═════ EXTRAIT DU DOCUMENT ═════
Milan Kundera est une figure de la littérature française et internationale. Il est né à Brno en Moravie en 1929. Son père était pianiste et musicologue. Il fait des études de littérature et d'esthétique puis s'oriente vers une école de cinéma. En 1952, il entre au Parti communiste, mais en est exclu pendant un an pour "agissements contre le pouvoir". Réintégré, il en est définitivement exclu en 1970.

Dans L'homme ce vaste jardin, recueil de poèmes lyriques, publié en 1953, il adopte une attitude implicitement critique face au "réalisme socialisme" et devient une figure du mouvement pour la liberté, avec la publication d'ouvrages où la critique se fait plus virulente.
═════ LIGNES FOURNIES ═════
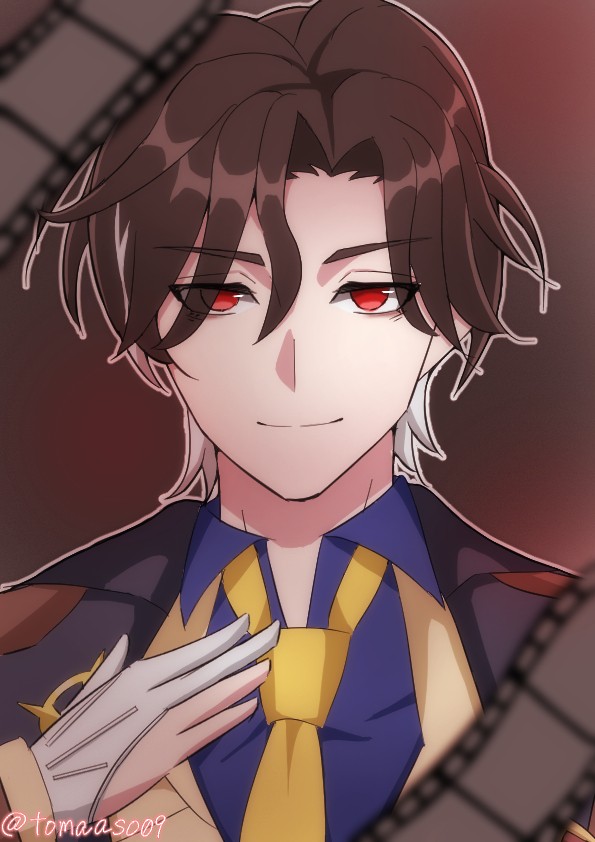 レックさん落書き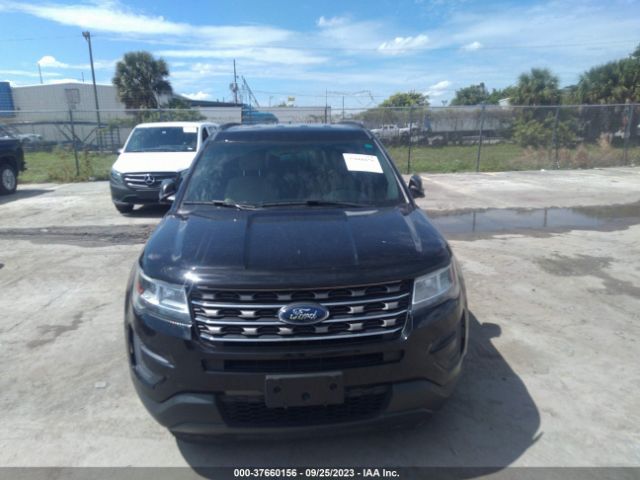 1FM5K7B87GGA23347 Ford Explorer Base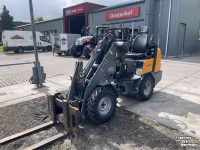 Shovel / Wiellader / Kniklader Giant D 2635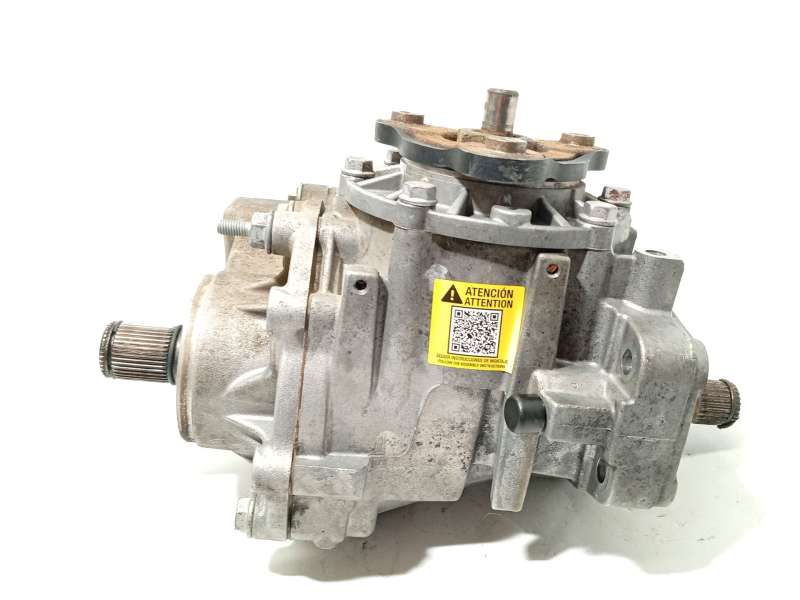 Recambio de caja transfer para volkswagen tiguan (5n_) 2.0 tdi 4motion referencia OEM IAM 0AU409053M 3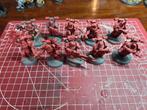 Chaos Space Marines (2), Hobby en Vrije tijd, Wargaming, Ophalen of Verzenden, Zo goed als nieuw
═════
═════ LIGNES FOURNIES ═════
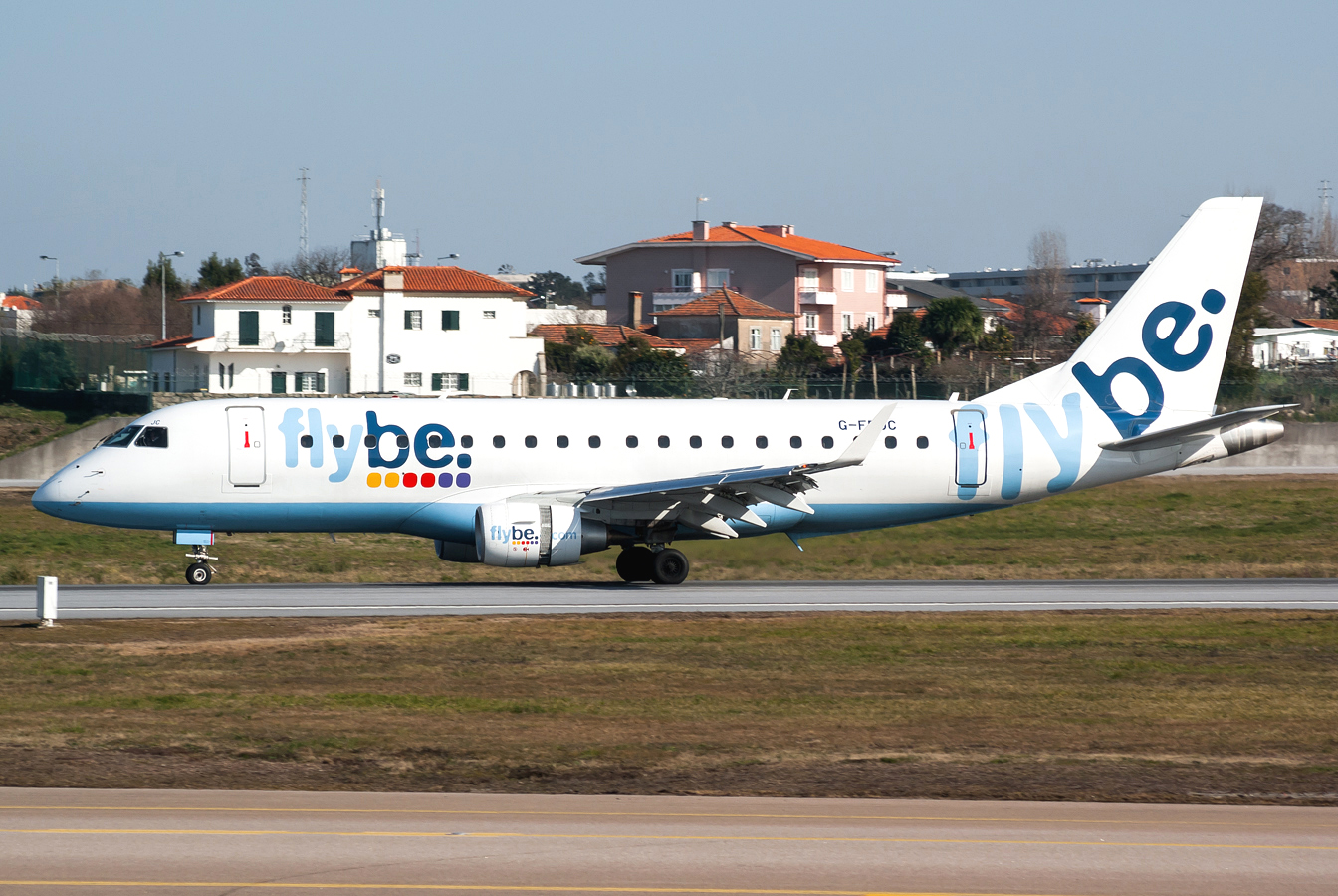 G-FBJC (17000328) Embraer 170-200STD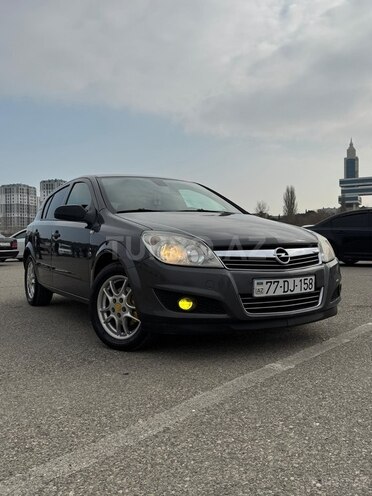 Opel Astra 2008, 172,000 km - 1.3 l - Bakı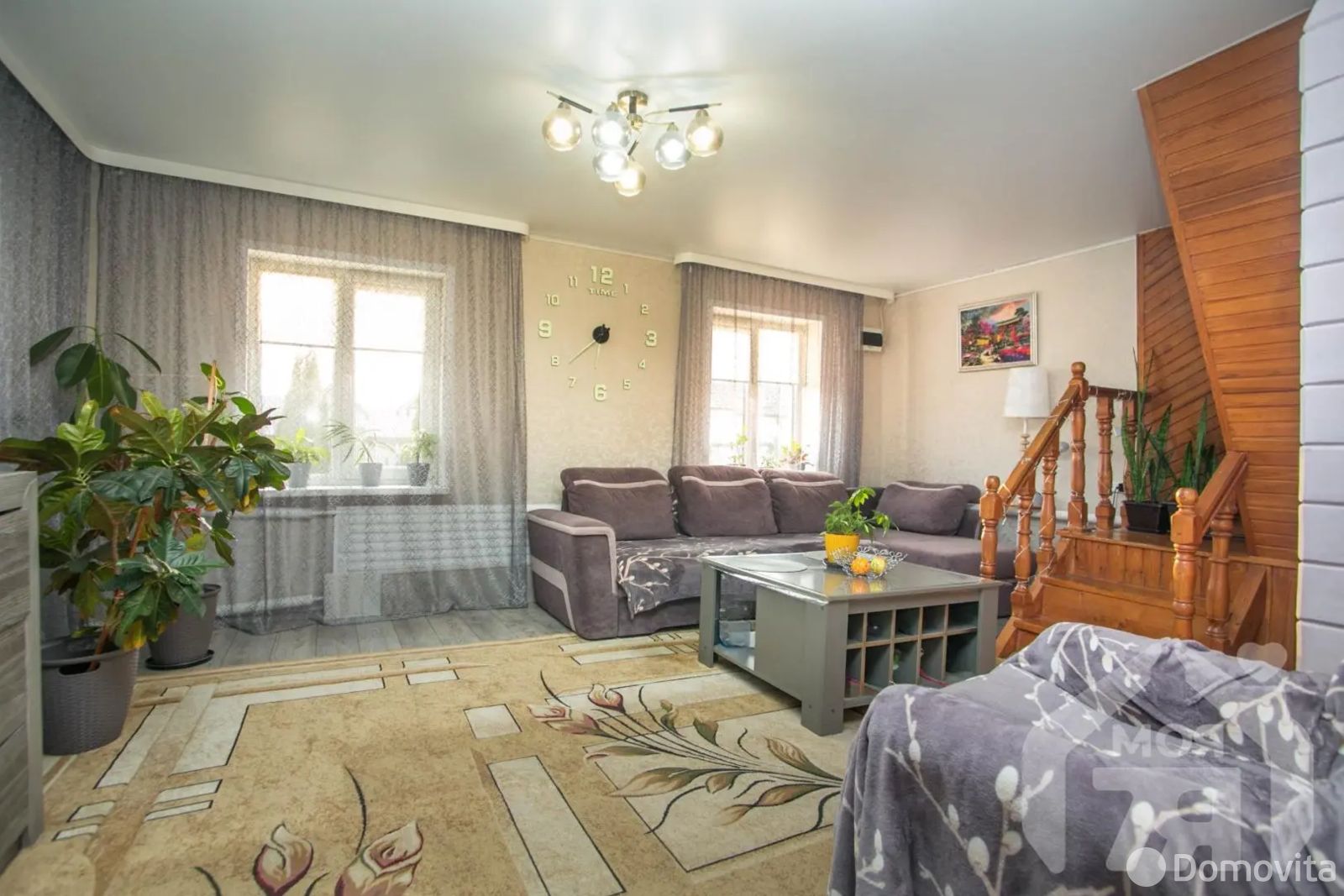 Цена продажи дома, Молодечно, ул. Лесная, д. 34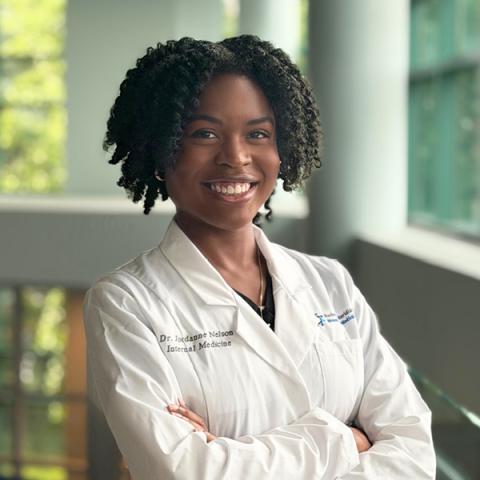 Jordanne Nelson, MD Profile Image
═════
» **CONSIGNE 1**: Recopiez, dans le texte sur Milan Kundera, le passage qui va de « Dans L'homme ce » jusqu'à « fait plus virulente. ».
» **CONSIGNE 2**: Poursuivez le texte sur Milan Kundera au-delà de sa dernière phrase.

» **VOTRE RÉPONSE 1**:
Dans L'homme ce vaste jardin, recueil de poèmes lyriques, publié en 1953, il adopte une attitude implicitement critique face au "réalisme socialisme" et devient une figure du mouvement pour la liberté, avec la publication d'ouvrages où la critique se fait plus virulente.

» **VOTRE RÉPONSE 2**:
Déchu de sa nationalité tchèque, il vient s'installer en France et trouve un poste de professeur à l'université de Rennes ; il entreprend alors la correction des traduction de ses divers ouvrages déjà parus en France. C'est en France qu'il signera ses plus grands succès et son chef-d'oeuvre L'insoutenable légèreté de l'être, paru en 1984. Il est le seul auteur vivant publié aux éditions de la Pléiade.

 

L'histoire  :

Ludvik Jahn, étudiant et militant communiste, est exclu du Parti, renvoyé de l'université et enrôlé de force dans l'armée avec les « noirs » (déviants politiques et ennemis de classe du régime socialiste tchèque) pour avoir inscrit sur une carte postale destinée à une jeune étidiante qu'il courtisait : « L'optimisme est l'opium du genre humain ! L'esprit sain pue la connerie ! Vive Trotski ! »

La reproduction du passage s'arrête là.